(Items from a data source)
= Beginning of Section =

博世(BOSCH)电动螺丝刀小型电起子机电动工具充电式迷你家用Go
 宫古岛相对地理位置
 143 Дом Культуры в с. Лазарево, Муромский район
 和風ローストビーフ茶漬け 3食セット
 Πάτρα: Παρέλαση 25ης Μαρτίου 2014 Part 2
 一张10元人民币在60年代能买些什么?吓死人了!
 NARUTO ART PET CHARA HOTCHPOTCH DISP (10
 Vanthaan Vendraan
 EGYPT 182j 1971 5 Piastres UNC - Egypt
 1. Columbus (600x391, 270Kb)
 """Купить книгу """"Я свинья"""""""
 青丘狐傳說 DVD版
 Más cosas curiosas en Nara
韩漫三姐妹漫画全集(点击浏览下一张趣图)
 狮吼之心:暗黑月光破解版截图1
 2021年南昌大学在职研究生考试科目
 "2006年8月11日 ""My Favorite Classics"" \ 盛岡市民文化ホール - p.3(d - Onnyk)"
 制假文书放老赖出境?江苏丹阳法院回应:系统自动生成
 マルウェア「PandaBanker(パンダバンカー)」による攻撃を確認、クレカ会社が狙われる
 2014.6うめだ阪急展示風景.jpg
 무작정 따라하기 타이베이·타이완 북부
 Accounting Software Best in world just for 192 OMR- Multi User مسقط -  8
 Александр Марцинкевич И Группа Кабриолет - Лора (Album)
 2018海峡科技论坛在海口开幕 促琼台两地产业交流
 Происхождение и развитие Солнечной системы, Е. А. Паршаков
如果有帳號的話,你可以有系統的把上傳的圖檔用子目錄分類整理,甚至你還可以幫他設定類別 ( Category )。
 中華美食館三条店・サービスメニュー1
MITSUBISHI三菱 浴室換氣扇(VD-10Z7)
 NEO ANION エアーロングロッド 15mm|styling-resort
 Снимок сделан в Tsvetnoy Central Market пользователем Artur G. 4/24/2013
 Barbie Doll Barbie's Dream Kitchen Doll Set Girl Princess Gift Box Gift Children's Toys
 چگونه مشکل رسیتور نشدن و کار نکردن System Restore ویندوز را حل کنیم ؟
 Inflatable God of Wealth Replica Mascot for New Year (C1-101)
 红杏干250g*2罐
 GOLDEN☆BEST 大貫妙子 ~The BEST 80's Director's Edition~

= End of Section =

Beginning at the first line above, repeat exactly until the line containing "MITSUBISHI三菱 浴室換氣扇(VD-10Z7)", which is included.

博世(BOSCH)电动螺丝刀小型电起子机电动工具充电式迷你家用Go
 宫古岛相对地理位置
 143 Дом Культуры в с. Лазарево, Муромский район
 和風ローストビーフ茶漬け 3食セット
 Πάτρα: Παρέλαση 25ης Μαρτίου 2014 Part 2
 一张10元人民币在60年代能买些什么?吓死人了!
 NARUTO ART PET CHARA HOTCHPOTCH DISP (10
 Vanthaan Vendraan
 EGYPT 182j 1971 5 Piastres UNC - Egypt
 1. Columbus (600x391, 270Kb)
 """Купить книгу """"Я свинья"""""""
 青丘狐傳說 DVD版
 Más cosas curiosas en Nara
韩漫三姐妹漫画全集(点击浏览下一张趣图)
 狮吼之心:暗黑月光破解版截图1
 2021年南昌大学在职研究生考试科目
 "2006年8月11日 ""My Favorite Classics"" \ 盛岡市民文化ホール - p.3(d - Onnyk)"
 制假文书放老赖出境?江苏丹阳法院回应:系统自动生成
 マルウェア「PandaBanker(パンダバンカー)」による攻撃を確認、クレカ会社が狙われる
 2014.6うめだ阪急展示風景.jpg
 무작정 따라하기 타이베이·타이완 북부
 Accounting Software Best in world just for 192 OMR- Multi User مسقط -  8
 Александр Марцинкевич И Группа Кабриолет - Лора (Album)
 2018海峡科技论坛在海口开幕 促琼台两地产业交流
 Происхождение и развитие Солнечной системы, Е. А. Паршаков
如果有帳號的話,你可以有系統的把上傳的圖檔用子目錄分類整理,甚至你還可以幫他設定類別 ( Category )。
 中華美食館三条店・サービスメニュー1
MITSUBISHI三菱 浴室換氣扇(VD-10Z7)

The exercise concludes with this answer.